L’idée a germé un beau jour de 2019.
La graine avait été plantée il y a une éternité, un de ces jeudis d’enfance (oui, autrefois, c’était le jeudi le jour sans école…) où j’avais vu un de ces « western » ancestraux sur le poste de télévision de ma grand-mère.
A l’heure du goûter, à l’heure ou s’ouvrait la boite en fer blanc contenant le fameux chocolat « crunch » tout à fait révolutionnaire (Nestlé ne commercialisa cette friandise en France qu’à partir de 1960), sur l’unique chaine tremblotante en noir et blanc passait parfois un antique film.
J’avais noté avec mes yeux d’enfant que les vieillards qui se sentaient devenus inutiles quittaient la tribu afin de ne pas devenir un poids lourd à trainer et j’avais encré dans un coin de ma tête de petite fille que je serai de ceux-ci le jour venu.
Dans la foire aux titres du web d’aujourd’hui, j’ai trouvé ça et voilà la copie d’écran de la page concernée
Le temps a tissé sa toile.
J’ai joyeusement dépassé le mi-temps de la vie qui est accordée aux humains.
Le crépuscule pointe à l’horizon et dans un coin de ma tête de vieille gamine traine le souvenir bien ancré.
Ma mère s’en est allée il y a environ bientôt un an, suivant de loin son homme qu’elle avait oublié au fur et à mesure que son cerveau se vidait de toute pensée, de tout souvenir.

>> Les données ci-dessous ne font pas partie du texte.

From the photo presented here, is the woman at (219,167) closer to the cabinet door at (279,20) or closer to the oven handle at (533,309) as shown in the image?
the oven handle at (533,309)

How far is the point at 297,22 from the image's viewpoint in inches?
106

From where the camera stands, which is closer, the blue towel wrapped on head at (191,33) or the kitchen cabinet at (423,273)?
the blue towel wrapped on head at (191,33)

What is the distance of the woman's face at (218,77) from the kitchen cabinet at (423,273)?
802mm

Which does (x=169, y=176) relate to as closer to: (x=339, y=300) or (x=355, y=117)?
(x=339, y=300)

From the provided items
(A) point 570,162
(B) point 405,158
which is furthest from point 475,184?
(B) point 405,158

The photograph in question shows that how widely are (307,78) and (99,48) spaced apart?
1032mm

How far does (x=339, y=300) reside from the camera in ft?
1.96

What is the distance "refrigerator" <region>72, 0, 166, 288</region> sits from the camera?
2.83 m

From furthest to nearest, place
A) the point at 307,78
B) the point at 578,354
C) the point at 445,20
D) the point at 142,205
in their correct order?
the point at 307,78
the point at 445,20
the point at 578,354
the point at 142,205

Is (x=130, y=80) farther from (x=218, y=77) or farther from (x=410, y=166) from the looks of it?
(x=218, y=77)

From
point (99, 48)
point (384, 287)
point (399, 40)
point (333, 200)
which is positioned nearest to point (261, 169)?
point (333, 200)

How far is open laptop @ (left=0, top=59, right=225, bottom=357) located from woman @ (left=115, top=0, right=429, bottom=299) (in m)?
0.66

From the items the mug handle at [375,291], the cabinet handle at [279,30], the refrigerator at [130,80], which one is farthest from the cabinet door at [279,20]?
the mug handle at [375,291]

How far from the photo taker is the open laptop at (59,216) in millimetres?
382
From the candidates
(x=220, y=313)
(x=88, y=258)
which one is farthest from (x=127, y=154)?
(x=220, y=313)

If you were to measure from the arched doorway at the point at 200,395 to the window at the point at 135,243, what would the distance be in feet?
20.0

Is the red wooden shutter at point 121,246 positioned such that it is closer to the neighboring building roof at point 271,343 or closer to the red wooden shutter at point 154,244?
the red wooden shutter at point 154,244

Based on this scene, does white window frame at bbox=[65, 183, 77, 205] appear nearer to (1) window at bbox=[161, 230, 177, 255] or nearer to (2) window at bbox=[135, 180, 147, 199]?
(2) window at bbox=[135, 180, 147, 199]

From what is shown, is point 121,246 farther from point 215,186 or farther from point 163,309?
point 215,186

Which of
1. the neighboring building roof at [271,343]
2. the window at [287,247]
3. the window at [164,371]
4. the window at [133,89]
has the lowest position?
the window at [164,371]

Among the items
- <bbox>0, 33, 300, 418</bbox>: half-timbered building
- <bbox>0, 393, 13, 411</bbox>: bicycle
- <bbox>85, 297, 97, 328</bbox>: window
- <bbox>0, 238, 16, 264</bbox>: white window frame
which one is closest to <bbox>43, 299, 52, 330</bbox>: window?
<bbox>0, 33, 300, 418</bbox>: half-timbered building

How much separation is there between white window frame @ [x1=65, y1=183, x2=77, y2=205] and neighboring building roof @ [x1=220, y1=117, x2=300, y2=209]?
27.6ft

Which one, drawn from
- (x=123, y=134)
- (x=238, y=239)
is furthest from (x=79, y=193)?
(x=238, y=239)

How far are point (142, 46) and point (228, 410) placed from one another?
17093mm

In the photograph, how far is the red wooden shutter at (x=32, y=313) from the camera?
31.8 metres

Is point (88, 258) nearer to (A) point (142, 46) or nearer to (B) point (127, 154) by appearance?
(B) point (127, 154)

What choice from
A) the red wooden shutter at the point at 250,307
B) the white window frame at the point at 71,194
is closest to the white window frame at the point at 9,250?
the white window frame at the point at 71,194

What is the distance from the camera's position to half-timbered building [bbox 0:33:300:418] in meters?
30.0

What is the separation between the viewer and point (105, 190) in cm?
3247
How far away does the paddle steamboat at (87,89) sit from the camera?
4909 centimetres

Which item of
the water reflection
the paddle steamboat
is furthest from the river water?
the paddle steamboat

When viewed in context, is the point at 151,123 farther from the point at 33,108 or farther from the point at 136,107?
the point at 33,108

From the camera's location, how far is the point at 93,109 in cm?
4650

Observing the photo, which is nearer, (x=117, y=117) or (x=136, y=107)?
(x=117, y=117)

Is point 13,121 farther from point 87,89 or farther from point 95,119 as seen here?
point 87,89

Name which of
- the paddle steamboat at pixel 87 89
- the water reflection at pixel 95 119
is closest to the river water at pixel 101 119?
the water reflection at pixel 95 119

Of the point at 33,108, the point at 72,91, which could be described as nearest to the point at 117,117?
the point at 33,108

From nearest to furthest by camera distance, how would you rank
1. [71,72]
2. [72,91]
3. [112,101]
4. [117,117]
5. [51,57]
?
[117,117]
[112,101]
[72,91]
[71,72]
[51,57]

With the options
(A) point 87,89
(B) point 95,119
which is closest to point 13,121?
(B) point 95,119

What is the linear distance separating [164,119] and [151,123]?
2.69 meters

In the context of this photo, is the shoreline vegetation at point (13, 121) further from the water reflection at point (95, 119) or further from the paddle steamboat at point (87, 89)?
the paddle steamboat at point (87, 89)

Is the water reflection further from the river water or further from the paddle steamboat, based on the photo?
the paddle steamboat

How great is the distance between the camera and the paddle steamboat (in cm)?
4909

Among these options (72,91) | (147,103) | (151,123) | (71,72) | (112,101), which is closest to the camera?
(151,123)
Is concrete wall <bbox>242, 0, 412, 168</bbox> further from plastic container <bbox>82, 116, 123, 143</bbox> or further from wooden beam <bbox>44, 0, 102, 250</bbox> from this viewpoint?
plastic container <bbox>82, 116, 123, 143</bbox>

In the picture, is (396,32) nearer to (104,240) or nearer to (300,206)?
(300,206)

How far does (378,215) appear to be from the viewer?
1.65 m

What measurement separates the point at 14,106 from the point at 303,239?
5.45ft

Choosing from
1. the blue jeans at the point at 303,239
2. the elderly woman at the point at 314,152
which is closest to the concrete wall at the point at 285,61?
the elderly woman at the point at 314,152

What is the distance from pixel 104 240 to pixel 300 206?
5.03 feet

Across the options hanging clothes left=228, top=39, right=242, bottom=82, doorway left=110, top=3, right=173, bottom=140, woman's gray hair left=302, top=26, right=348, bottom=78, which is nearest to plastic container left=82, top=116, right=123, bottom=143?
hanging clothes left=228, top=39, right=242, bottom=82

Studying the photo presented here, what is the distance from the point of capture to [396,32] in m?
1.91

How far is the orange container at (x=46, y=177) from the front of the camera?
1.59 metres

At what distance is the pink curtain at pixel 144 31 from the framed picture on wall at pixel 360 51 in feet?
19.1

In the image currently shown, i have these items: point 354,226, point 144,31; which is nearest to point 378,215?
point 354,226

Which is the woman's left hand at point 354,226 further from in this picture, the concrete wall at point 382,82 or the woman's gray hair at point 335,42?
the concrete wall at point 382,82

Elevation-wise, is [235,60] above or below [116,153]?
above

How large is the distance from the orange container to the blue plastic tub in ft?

Quelques mois plus tard, lorsque l’argent de la vie passée de mes parents est arrivé sur mon compte en banque, j’ai acheté un appartement.
Je pense que ni le vendeur, ni le notaire, ni la majorité des personnes à qui j’en ai parlé n’ont jamais pu imaginer à quel point je disais vrai en affirmant que cet achat était tout sauf un « bon investissement ».
Investir (définition 3) ne me ressemble pas du tout.
L’avenir étant le « truc » le plus inconnu et le moins palpable que je connaisse, mon esprit hyper pragmatique refuse de parier et de jouer au poker.
Mais investir (définition 4) un projet, ça c’est « mon truc » et je suis à fond!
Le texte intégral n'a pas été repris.